Whole genome alignment of V1 to M4 (PacBio RSII) and Pt-1C-BFP (Sanger) confirmed the same large-scale rearrangements in V1 that were found in M4 for chr3, chr7 and the distal regions of chr1 and 2 when compared to Pt-1C-BFP (Fig. 2a). However, V1 had sequence breaks at points not observed for M4 chr6 and observed for chr10 (which were confirmed previously by M4 optical mapping) [11]. The sequence alignment of M4 (chr6:1.57–1.75 Mb), Pt-1C-BFP (chr6 1.32–1.50) and V1 (contigs 11 and 12) highlight the sequence break point in V1 76,077 bp upstream of the ToxA effector gene (Fig. 2b), that was not found in M4.

Fig. 2
figure 2

a Dot plots showing the whole genome nucleotide alignments for V1 contigs (vertical axis) to M4 and Pt-1C-BFP scaffolded genomes (horizontal axes). *Pt-1C-BFP contigs that are not assigned to a Pt-1C-BFP chromosome. b Sequence alignment showing Pt-1C-BFP Chr6:1.32–1.50 Mb, M4 Chr6:1.57–1.75 Mb and V1 contigs11 and 12 (both reverse complemented). The V1 contig break point is indicated 76 kb upstream of the ToxA locus (red arrow labelled as ToxA)

Discussion

The PacBio sequence for V1 had longer assembly statistics when compared to the recent M4 PacBio RSII (six SMRT cells) assembly, possibly due to the higher depth of coverage obtained from the PacBio Sequel system for overlap assembly.

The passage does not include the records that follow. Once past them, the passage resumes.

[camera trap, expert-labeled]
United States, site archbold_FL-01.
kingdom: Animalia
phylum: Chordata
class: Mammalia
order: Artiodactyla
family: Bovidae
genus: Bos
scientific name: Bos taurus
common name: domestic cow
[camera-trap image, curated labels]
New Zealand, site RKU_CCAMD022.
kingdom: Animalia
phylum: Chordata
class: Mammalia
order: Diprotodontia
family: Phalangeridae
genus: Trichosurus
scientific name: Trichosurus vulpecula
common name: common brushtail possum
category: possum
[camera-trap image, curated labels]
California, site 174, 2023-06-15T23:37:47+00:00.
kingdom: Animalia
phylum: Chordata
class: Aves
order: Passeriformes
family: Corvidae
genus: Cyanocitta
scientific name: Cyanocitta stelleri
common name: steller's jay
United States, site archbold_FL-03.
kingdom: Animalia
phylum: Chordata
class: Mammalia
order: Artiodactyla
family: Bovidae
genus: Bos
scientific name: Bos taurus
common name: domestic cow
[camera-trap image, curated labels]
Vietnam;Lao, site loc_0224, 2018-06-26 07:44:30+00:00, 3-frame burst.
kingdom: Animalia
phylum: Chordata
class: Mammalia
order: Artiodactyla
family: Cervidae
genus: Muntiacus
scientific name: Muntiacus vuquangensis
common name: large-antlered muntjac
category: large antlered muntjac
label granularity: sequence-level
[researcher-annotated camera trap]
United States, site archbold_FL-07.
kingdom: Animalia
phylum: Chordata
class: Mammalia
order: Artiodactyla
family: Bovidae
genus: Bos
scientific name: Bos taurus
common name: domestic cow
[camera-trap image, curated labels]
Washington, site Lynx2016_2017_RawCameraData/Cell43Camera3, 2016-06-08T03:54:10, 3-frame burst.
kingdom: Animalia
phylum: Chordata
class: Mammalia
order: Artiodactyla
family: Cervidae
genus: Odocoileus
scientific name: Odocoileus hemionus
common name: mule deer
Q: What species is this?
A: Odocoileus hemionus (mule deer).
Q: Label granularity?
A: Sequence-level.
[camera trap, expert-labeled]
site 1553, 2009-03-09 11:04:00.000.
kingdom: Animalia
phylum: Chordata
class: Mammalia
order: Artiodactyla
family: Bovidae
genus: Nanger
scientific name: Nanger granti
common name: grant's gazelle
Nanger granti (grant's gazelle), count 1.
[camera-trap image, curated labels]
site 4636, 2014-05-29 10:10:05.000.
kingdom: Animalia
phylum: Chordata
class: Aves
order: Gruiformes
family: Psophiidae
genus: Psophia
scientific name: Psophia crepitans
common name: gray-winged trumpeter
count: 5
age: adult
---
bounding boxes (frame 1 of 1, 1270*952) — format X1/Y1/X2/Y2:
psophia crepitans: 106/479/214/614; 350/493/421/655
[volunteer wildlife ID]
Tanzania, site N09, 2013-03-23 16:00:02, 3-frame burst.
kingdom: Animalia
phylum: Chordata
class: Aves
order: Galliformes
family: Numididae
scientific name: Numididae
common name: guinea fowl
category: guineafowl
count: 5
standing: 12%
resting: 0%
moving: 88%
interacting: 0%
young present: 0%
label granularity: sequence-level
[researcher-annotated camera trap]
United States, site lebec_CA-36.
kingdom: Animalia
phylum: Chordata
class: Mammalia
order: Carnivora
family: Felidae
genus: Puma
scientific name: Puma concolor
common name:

The sequence comparison of V1 to both M4 and Pt-1C-BFP confirmed the chromosomal rearrangements for M4 chr1, chr2, chr3 and chr7 for the Australia isolates, which appears stable despite isolates being collected from different geographic states. Smaller scale differences between V1 and M4 were however detected in chr4, chr6, chr7 and chr8. Also, V1 had a sequence break upstream of ToxA with a significant sequence variation between Pt-1C-BFP and M4 in both length and complexity that was not resolved by assembly. These larger and smaller scale rearrangements can impact gene clusters, especially when they are proximal to complex sub-telomeric regions and breakpoints. This resource will therefore be useful for future ‘omics experiments and comparative Ptr genomic analyses.

Limitations

Although all methods have been made as consistent as possible for comparative analyses, this analysis has used databases, software and PacBio sequencing versions currently available, which may be updated in the future. The comparison of two Australian long-read assemblies is only an indication of potential genome stability in Australia.